Lacey, a 22-year-old University of Wisconsin student, competed with the High Point squad from age 6 to 13. He started timing the team’s home meets while watching his siblings.
“My siblings both swam, so I started doing the scoring at our home meets because I had to be there anyway,” Lacey said. “I’ve always liked technology.”
This year’s meet, held for the first time since 1964 at Maple Bluff Country Club in its newly renovated 25-yard pool, boasts high-tech tools ranging from touch-pad timers to real-time results to live-streamed events.
Lacey’s role is to make sure all the times are properly recorded and sent out, down to the millisecond.
Lacey and his 10-person team collect the entries, process the data, seed the meet, and oversee scoring operations using Hy-Tek Sports Software’s Meet Manager program.
“I am ultimately responsible for making sure everything is accurate,” Lacey said.
Precise measurement proved valuable, even on a day packed mostly with preliminary events.
Swimmers broke several records on the first of three days. The event is expected to attract more than 2,000 competitors and 5,000 spectators, according to meet communications director Kelly O’Driscoll.
Lacey said the timing system is fully automatic, equipped with touch pads in the pool and backup buttons.
All volunteer timers wear manual watches in case the technology fails.
“We compare the pad (times) to the button, and if there is more than a 0.3-second difference, then we check the manual watch times to make sure there is not some sort of error,” Lacey said. “The younger kids don’t always touch the pad hard enough, so it won’t stop it and that flags our system.”
The pads are only installed on one side of the pool, so they don’t work for the age 8-and-younger group that sometimes swims just one length of the pool.
Lacey also runs a web development company called Mod9Multimedia. His team designed and produced this year’s meet website, with results uploading almost instantly.
Lacey isn’t the only technology-savvy person involved with this year’s meet.
Maple Bluff’s team works with Yuriy Gusev, an entrepreneur who has produced video and live streaming of national, junior, and world ski championships since 2003.
Gusev, who moved from Russia to Madison in 2002 and graduated from UW, is working with local tech company 5Nines to stream the meet on monitors around the venue and across multiple online platforms.
“We have wireless transmitters sending video to the two tents, and those transmitters can send (video) up to about a kilometer, or 3,300 feet,” Gusev said.
Two viewing tents have been set up, one to the left of the Maple Bluff Country Club’s scenic first tee and another just off Lake Mendota at Maple Bluff Beach Park, in full view of the Madison skyline.
Another monitor is located on the country club’s new outdoor dining and bar terrace.
The event is also being streamed live on the event’s website, facebook page, and isthmus.com.

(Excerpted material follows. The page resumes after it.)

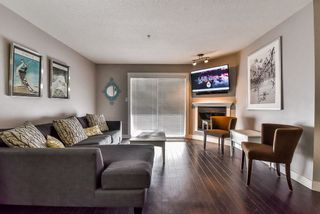 """Photo 5: 105 2038 SANDALWOOD Crescent in Abbotsford: Central Abbotsford Condo for sale in """"THE ELEMENT"""" : MLS®# R2185512"""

Gusev said Maple Bluff’s $5 million improvement project has given him vantage points to set up cameras. Previous meets, he said, have streamed only one bird’s-eye view shot.

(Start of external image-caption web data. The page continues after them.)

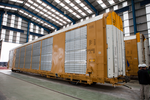 How Greenbrier's new railcar could boost business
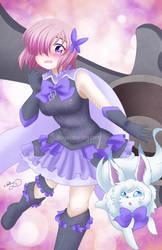 Demi-Magical Girl Chaldea*Mash by AbbyStarling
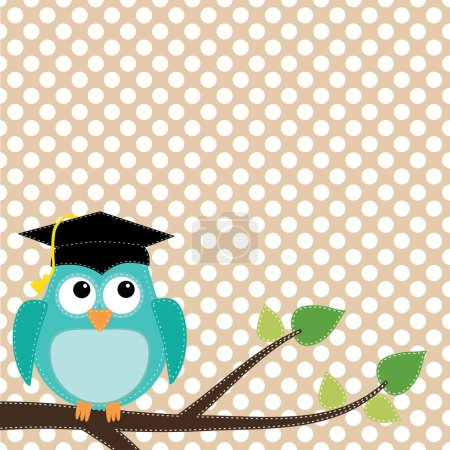 Illustration for Owl with graduation cap sitting on branch, for scrapbooking, vector format on transparent background. - Royalty Free Image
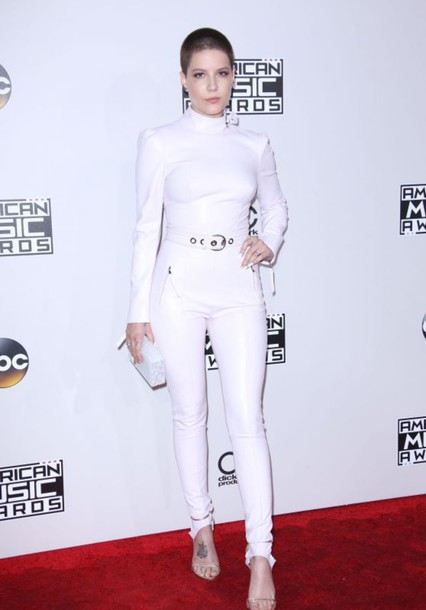 Pants Top All White Everything Halsey American Music Awards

“We want to show a little bit more emotion around the event, so we’re getting close-up shots around the bleachers and on the athletes before the start and right after the start,” Gusev said.
As of Thursday, he had six cameras placed around the pool. He wants to add four more over the course of the weekend.
Gusev is used to working bigger events with audio and video engineers on site, but attested to how much he’s enjoyed partnering with the all-city meet this year.
“It’s a really good group. They are pretty well organized so it’s easy to work,” Gusev said. “For this level of event, it’s pretty impressive.”
First medals given
Thursday was mostly full of individual preliminary races to determine spots in Saturday’s finals.
But a pair of 200-yard medley relay teams in the 11-12 age group left the Maple Bluff pool with some hardware.
The Hill Farm boys relay won (2 minutes, 4.27 seconds), as did the Seminole girls team (1:59.85).
The new Maple Bluff pool opened in May 2016, so many pool records are expected this weekend. Pool records were set in all 32 events held Thursday.
Also, six All-City records (for pools configured in yards) were set: Nathan Lamers (Middleton), boys 13-14 100 freestyle (:49.48); Katrina Marty (Seminole), girls 15-19 100 backstroke (:57.03); Gabriela Pierobon Mays (Hawks Landing), girls 13-14 100 individual medley (1:00.72); Alexander Moen (Maple Bluff), boys 100 individual medley (:56.63); Kiara Bissen (Ridgewood), girls 13-14 100 breaststroke (1:06.43); and Henry Miller (Shorewood Hills), boys 15-19 100 breaststroke (:59.01).